Findory users now have the ability to add feeds directly into Findory - one at a time, via an OPML cut-and-paste or simply by directly importing your feeds from Bloglines, if that is your current reader.

Once you’ve imported these feeds, the powerful Findory personalization engine takes over and presents posts to you in a personalized way, based on what you (and community members like you) tend to find interesting.

Findory is squarely attacking the current efforts by Attensa, SearchFox, Personal Bee and others to present your feed information in a more intelligent and useful way. The standard readers quite simply don’t work for power users with 100+ feeds any more - and companies are trying very hard to find ways of sorting through this information for you before you start to read. And unlike Attensa (who hasn’t launched their personalization product yet) and SearchFox (in private beta, although you can get an invite fairly easily), Findory is live and open to everyone.

 

http://dondodge.typepad.com/the_next_big_thing/2006/02/findory_persona.html

Greg Linden is founder of Findory, and author of the popular blog "Geeking with Greg". Findory is a personalization and recommendation service that helps users find news stories and blog posts of interest to you. Findory also has a search engine built in that personalizes its results based on your past searches and clicks. Think Memeorandum combined with Google personalized search, powered by a collaborative filtering engine.

Findory is primarily a recommendation engine.

 Personalization learns what you want from what you do. Using personalization, Findory helps focus your attention and surface things that you may not have been able to find on your own.

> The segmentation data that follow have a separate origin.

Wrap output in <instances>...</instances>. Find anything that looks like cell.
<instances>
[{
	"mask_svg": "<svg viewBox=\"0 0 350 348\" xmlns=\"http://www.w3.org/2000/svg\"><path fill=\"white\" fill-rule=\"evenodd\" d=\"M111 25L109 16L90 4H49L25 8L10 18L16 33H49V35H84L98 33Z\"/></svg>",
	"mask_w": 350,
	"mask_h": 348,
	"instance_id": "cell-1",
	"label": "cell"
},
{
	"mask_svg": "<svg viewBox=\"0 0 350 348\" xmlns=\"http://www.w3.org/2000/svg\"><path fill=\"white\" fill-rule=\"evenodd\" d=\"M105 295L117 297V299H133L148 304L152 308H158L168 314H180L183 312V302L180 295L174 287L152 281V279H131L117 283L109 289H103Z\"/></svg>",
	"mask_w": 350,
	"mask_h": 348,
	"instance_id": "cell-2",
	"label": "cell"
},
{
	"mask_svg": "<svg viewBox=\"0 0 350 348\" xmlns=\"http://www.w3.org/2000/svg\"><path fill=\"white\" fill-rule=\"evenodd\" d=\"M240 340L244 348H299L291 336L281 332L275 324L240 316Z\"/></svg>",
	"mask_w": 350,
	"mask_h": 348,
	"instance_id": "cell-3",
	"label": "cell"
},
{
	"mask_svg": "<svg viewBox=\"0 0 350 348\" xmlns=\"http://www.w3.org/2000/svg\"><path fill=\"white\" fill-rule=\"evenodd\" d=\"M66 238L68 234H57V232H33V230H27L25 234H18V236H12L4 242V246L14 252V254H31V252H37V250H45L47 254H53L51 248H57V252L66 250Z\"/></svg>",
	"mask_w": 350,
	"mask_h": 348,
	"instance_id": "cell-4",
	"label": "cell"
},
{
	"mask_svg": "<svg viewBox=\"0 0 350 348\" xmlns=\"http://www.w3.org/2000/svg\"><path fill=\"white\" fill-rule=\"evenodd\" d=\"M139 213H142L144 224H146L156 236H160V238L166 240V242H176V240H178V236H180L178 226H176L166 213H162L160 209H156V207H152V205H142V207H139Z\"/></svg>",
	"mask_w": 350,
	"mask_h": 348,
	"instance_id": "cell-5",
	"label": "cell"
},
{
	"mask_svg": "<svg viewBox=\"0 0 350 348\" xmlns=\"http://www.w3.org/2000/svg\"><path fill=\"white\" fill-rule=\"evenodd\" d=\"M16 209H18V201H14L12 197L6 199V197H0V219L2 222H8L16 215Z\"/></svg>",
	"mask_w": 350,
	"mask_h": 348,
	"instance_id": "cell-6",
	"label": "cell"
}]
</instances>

 Findory is quite a bit different. Unlike Digg or Jookster, there is no explicit voting or listing friends. Findory's personalization learns from what you do, finds other people with similar interests to yours, and shares what they have found, all implicitly, all anonymously, all without any effort. Unlike Memeorandum, Wink, and Digg, every reader sees a different page on Findory, each page personalized to each person's interests.

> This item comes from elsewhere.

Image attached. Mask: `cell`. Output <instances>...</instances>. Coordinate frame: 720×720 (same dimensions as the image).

When you read articles on Findory, Findory looks for other readers who might have the same interests as you, and then shares the articles they found. It is a little like social networking sites where you explicitly list all your friends, then explicitly share things you found among your friends. But, with Findory, friends are found for you automatically and anonymously. With Findory, the sharing is done quietly and implicitly, all with no effort.Just read articles, that's it. Findory does all the work for you.

 The personalization techniques used by Findory fall loosely into the class of collaborative filtering algorithms. However, naive collaborative filtering has well known quality, performance, and scaling problems. Findory creates fully personalized pages in real-time, works even if someone has read only a few articles, learns immediately from new data, and can scale to millions of users.

 To my knowledge, there are no other start-ups doing personalized information like Findory. However, the search giants have made tentative efforts toward personalization. Google has an experiment with "recommended stories" on a small section of the Google News page and also has an active effort in personalized web search.

 
Powered By Qumana

1 comment:

Anonymous said...

One of the big problems Findory has with getting new feeds into the system is that they have a manual approval process for each new feed, and they get so much spam (porn feeds, ad feeds, etc) pushed into their forms that the real sites get lost in the mix. It took me a few weeks and an eventual email conversation to get Williamsburger included in their blog ratings system.

I agree, it does seem like Findory should be doing a better job than it is at giving only relevant results. Their search capabilities are frequently pretty lacking as well.

In my experience, though, as someone with about 800 articles read through Findory at this point, the relevant ones (marked with the Findory icon) are frequently well-tailored to my interests.